Given forecasts closely approaching FIVE BILLION mobile ~ cellular subscribers, and with artificially- short device lifetimes measured in single-digit years, the number of discarded, and the numbers of freshly manufactured, phones - has to equal the numbers of cellular subscribers.
So - there's your supply of dead phones to test - five billion of them, every year.

With per-device revenues climbing toward $1000 in the US, and maybe 1/10th that globally, averaging in the hundreds of dollar-equivalents per handset, the hardware churn foisted on the planet by the mobile device and battery industries, the carbon and GHG and e-Waste footprints of device manufacturing and disposal are enormous. Funny how diddling with a few percentages in millivolt thresholds for device power management translates directly into producing or not producing tens of millions of tons of e-wastes and at the same time produces or wipes out hundreds of billions of dollars in profits for these industries. Such delivered 'value' for consumers who are forced, on average, to fork over hundreds of dollars each and every year to replace devices only 'deemed' CHARGING.

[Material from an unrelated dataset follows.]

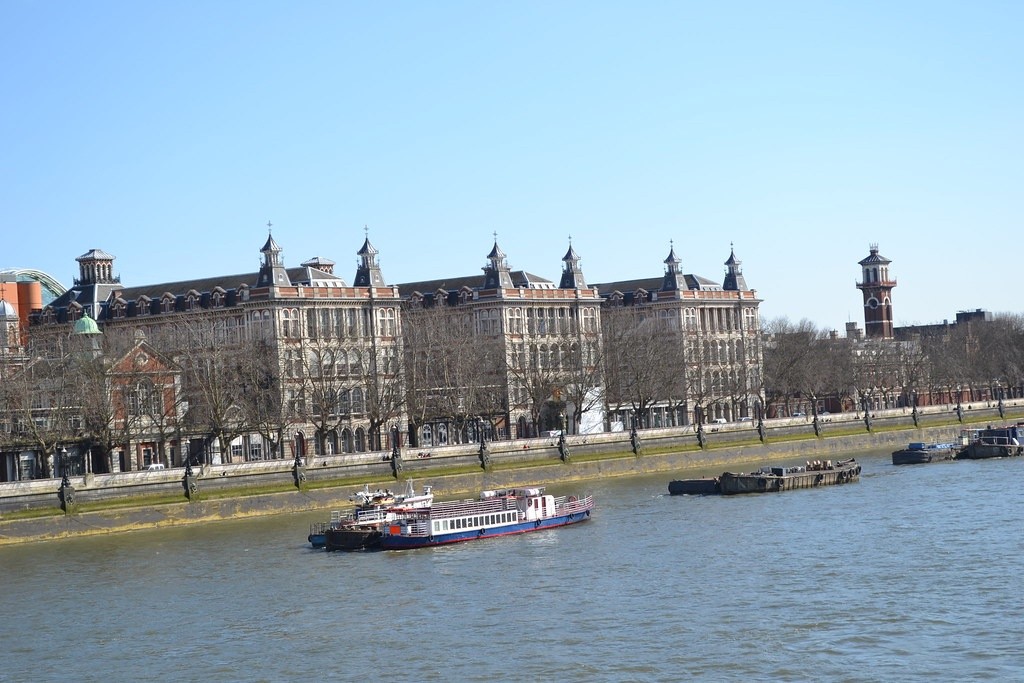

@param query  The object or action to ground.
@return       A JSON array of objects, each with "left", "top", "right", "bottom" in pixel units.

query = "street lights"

About the only non-vanity reason to replace a smartphone, unless that it's gotten too 'phat', is after you drop it in the toilet. OR maybe to upgrade the radios from 3G to 4G or 5G, when older networks, like 2G are turned down and coverage starts disappearing. OR maybe when OLED displays start to fade.

Hard to predict how consumer control over handsets, also title transfer, will transition to a cleaner model based on rents over which stakeholders, they being every party involved except consumers, have total control over consumables and expendables, and on how users are locked in by controls over user and device profiles.

The battery industry almost seems complacent in abrogating significant revenue opportunities of multiple battery replacement cycles per handset to the handset manufacturers, but they really have no choice; Energizer and Duracell haven't yet done the obvious - which is to design their own 'brands' of smartphones ~ which would be a major push-up against APPL, GOOG, LG, ZTE, etc. all which have progressed towards deep!crypto -assured designs where each and every component, batteries inclusive, will have 'smarts' like the 'authentic' chip in HP toner cartridges that protects more than half of HP's revenue stream.

Maybe the glimmer of light at the end of the tunnel is that with such 'crypto' 'authentic' smarts, batteries might once again become replaceable; Only likely if the profit for replacing batteries over a device's lifespan can be set to exceed the profit margin in manufacturing new devices to replace old ones.

CHARGING

500 charge-discharge cycles for $500 to $1000... what a deal!
And I get to pay for airtime and data charges too?